Seu Walter pegou as chaves do seu amado Gol branco e correu para ir atrás do seu remédio. Ao chegar ao Gol, uma descoberta terrível: onde ele havia colocado a chave da tal trava? Não lembrava e por mais que procurasse, não encontrava. E nisso o tempo ia passando, e o horário do remédio atrasando.

Seu Walter não teve duvidas: ligou o Golzinho branco e partiu rumo a drogaria, mas de marcha à ré. Ele teve que colocar a prova toda a sua destreza ao volante, que ele tanto dizia ter aperfeiçoado nos tempos de jovem, quando afirmava ser um exímio piloto. Venhamos e convenhamos: rodar no trânsito de São Paulo por seis quarteirões na marcha à ré, não é coisa pra principiantes.

Pois não é que o Seu Walter chegou a drogaria, comprou o remédio que já fazia falta ao seu organismo e, de quebra ainda deu um pulinho no supermercado para buscar algumas coisinhas? E deu tanta sorte que sequer cruzou com uma viatura da polícia que poderia ter aplicado ao “Senhor marcha à ré”, uma tremenda multa. Uma coisa de louco!
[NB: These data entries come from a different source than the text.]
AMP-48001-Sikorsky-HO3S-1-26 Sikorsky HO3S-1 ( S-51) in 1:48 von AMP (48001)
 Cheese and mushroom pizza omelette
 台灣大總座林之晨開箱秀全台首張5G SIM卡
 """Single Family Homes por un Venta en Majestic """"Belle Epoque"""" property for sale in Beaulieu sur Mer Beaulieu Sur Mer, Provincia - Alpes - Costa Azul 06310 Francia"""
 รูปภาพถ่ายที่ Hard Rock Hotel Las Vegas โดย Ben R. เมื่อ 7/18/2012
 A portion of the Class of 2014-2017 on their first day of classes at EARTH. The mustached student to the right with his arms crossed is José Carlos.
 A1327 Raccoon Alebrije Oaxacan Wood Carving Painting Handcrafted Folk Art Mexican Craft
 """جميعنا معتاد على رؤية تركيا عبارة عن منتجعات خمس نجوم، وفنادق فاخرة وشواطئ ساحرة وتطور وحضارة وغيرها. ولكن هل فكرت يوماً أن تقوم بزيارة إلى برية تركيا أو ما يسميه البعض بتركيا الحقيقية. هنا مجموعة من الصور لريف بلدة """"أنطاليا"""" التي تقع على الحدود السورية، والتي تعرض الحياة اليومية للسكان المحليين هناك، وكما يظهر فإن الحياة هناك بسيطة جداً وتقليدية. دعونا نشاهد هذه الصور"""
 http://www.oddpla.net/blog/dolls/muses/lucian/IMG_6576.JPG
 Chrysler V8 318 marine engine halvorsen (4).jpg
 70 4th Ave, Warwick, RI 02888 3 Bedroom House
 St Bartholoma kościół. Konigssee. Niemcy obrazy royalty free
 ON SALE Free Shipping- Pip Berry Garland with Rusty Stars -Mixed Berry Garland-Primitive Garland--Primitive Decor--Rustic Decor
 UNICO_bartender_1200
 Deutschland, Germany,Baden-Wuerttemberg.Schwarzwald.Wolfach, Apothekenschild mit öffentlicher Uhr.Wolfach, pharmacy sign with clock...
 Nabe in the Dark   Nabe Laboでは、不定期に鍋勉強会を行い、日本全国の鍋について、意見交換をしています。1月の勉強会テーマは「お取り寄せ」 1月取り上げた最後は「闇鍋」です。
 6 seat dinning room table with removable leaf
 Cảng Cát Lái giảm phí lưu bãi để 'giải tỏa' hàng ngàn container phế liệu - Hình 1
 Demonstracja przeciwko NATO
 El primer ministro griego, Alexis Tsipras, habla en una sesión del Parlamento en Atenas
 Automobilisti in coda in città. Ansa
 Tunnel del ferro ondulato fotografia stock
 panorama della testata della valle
Depois dessa epopeia, Seu Walter voltou para casa e descobriu que a chave da trava Multilock do câmbio estava no bolso de sua calça. Mas como ele era meio atrapalhado, esse ocorrido foi um fato absolutamente corriqueiro e normal dentro das trapalhadas diárias do simpático senhor.

Seu Walter e suas confusões inesquecíveis, hoje lembradas em risadas por quem o conheceu.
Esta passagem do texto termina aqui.